The recast EPBD Article 9 requires Member States to ensure that all new buildings are nearly zero-energy buildings (NZEBs) by 31 December 2020, and new buildings occupied and owned by public authorities are NZEBs after 31 December 2018. More and more EU Member States have set up their detailed national definition of the NZEBs and various pilot buildings of this building energy level have been designed, constructed and evaluated. For several years now, researchers have been working on energy autarkic, zero energy and plus energy buildings. How much do these building levels differ and what can be the energy performance level in the near future?
Boundary conditions to be taken into account
In order to correctly assess the ambition level of the three building levels listed above, at least the following boundary conditions have to be analysed:
- Which energy uses are included (e.g. heating, hot water, ventilation, lighting, cooling, auxiliary energy for pumps and control and electricity use for equipment (household appliances, computers, etc.))?
- Which user profiles are considered? What is the usage time of the building?
- Which balancing method is applied: Is it an annual balance which is used for most of the zero energy and plus energy buildings or is the building not connected to any external energy supply system such as electricity or a fossil fuel like for an energy autarkic building?
- Which energy level is used for the balance: Final energy or primary energy? The primary energy factors of the different energy sources can facilitate achieving the zero energy or plus energy balance.

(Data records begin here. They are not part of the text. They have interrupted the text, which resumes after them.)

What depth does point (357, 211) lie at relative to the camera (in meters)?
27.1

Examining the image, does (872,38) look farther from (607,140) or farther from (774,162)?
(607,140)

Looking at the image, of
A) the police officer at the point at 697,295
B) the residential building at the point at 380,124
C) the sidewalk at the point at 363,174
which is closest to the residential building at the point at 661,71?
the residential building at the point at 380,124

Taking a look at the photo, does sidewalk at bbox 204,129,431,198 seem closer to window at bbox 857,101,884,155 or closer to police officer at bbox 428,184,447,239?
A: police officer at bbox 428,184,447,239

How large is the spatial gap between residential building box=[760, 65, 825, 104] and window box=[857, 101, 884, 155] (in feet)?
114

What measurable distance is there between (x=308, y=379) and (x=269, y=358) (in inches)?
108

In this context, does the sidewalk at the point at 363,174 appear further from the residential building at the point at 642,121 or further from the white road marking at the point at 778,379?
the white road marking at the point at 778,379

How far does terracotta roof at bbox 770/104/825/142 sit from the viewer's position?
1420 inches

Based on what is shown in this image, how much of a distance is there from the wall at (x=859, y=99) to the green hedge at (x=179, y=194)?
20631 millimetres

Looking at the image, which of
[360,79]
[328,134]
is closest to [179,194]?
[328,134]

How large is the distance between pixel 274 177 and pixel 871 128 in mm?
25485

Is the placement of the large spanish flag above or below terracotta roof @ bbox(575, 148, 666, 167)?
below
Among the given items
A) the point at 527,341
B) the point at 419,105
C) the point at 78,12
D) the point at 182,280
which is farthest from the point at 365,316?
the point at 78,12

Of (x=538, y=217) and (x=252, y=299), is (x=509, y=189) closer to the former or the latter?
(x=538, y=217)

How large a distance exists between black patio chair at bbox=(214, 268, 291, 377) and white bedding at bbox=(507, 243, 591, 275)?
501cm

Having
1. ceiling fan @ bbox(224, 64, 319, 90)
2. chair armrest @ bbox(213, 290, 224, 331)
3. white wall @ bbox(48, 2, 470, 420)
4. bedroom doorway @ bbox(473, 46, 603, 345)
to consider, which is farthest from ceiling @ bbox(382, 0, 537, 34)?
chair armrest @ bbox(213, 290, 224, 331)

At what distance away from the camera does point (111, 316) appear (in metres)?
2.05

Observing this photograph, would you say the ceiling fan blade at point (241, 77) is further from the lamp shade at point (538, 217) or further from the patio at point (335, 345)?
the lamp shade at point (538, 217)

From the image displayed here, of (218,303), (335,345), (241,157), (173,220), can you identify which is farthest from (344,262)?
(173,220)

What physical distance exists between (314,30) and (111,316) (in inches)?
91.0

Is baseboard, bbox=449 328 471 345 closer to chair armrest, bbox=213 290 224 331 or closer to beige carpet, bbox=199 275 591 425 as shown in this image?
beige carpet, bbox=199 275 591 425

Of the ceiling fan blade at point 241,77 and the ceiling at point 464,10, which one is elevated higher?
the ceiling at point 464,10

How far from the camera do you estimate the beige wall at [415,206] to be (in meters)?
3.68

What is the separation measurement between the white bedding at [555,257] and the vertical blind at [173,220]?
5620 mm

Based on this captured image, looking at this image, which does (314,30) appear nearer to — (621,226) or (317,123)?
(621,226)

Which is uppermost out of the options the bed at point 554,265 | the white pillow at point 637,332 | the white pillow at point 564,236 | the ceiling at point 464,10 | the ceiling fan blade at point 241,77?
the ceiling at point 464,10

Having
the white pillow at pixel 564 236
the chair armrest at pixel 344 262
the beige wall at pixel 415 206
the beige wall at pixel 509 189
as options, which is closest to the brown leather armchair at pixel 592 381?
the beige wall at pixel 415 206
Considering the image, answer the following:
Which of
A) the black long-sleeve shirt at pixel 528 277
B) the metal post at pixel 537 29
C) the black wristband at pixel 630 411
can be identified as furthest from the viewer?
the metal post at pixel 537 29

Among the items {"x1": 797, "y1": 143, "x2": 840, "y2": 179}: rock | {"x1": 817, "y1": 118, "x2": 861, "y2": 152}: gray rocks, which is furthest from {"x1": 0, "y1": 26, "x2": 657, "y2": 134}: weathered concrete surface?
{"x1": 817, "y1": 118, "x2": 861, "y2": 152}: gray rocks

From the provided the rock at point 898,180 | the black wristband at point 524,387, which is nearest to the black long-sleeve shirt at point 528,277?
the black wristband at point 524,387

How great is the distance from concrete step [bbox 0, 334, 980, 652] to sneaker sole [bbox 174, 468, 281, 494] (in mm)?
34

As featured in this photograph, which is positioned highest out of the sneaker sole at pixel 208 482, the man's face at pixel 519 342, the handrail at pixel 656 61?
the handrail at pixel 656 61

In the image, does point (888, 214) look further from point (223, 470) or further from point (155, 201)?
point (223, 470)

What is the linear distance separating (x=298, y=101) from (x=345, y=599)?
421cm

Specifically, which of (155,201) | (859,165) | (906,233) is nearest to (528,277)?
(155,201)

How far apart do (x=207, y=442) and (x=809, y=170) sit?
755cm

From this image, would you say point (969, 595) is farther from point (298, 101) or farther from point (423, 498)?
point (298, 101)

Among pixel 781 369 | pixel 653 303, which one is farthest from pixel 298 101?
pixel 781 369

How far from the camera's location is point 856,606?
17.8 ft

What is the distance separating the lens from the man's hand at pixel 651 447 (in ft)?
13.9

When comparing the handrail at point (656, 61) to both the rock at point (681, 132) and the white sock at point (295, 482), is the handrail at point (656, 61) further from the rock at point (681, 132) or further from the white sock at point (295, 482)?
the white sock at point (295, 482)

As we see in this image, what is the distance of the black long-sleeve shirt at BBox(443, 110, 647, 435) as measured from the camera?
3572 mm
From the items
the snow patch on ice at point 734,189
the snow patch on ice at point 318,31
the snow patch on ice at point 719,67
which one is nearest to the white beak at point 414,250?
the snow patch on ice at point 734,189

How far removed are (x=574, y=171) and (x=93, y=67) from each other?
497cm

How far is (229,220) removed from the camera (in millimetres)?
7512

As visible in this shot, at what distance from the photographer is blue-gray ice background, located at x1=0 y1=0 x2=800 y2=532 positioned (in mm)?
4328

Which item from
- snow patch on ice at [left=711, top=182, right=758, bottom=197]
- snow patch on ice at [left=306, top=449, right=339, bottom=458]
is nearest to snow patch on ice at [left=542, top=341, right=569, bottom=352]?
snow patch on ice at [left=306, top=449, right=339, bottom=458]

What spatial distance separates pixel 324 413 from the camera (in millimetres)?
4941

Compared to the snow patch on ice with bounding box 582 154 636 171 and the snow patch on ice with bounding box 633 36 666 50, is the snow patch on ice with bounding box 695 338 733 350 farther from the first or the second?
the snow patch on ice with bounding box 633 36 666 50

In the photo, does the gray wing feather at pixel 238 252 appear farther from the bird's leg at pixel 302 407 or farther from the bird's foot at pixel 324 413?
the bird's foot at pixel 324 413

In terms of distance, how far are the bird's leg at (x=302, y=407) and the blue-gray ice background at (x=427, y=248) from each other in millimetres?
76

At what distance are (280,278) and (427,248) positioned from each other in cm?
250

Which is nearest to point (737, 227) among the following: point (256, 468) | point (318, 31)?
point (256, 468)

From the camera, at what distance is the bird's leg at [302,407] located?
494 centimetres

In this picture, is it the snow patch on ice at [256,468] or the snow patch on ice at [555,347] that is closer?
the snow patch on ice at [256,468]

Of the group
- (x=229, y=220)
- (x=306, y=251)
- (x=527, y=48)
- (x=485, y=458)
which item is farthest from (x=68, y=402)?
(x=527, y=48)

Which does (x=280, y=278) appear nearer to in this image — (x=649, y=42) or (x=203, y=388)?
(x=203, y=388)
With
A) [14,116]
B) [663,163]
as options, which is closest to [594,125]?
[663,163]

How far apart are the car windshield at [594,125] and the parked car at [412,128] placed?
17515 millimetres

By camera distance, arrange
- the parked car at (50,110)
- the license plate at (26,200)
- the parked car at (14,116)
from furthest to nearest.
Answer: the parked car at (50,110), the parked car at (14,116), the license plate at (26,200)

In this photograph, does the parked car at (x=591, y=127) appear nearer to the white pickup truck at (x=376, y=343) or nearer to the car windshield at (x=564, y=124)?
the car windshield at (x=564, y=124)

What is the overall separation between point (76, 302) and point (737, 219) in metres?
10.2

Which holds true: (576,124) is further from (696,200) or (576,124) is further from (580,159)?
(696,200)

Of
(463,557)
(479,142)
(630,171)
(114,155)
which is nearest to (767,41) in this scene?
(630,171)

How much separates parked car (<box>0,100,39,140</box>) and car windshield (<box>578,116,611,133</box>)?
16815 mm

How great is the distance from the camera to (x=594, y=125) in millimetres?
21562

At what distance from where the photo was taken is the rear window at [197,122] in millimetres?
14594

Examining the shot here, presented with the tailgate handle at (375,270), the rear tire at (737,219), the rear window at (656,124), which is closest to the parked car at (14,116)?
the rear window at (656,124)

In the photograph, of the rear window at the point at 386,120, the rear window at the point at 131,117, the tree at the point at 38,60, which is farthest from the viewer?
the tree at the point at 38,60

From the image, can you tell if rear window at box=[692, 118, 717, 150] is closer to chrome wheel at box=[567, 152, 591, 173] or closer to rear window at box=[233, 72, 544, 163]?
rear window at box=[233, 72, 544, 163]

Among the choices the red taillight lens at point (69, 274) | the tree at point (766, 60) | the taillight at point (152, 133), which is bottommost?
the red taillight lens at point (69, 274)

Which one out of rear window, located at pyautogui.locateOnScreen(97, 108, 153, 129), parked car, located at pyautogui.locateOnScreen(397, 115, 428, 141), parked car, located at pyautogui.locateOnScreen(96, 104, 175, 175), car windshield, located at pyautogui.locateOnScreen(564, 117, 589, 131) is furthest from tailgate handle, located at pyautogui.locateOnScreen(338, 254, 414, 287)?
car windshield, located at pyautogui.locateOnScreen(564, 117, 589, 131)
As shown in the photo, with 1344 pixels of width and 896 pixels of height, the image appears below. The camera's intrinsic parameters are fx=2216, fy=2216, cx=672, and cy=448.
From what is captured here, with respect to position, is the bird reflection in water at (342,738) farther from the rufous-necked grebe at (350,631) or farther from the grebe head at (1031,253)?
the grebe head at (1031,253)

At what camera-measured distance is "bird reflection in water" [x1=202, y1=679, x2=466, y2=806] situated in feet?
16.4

- Is the balance done for operational energy or life cycle energy? Life cycle energy takes into account the energy for the creation of building components and building service systems as well as the transport to the building site, the energy for the construction, the building operation and the demolition of the building. In conventional buildings the operational energy is about 90% of the total life cycle energy. With buildings of a higher energy performance level the operational energy can be reduced to about 75% (depending on the building material, etc.).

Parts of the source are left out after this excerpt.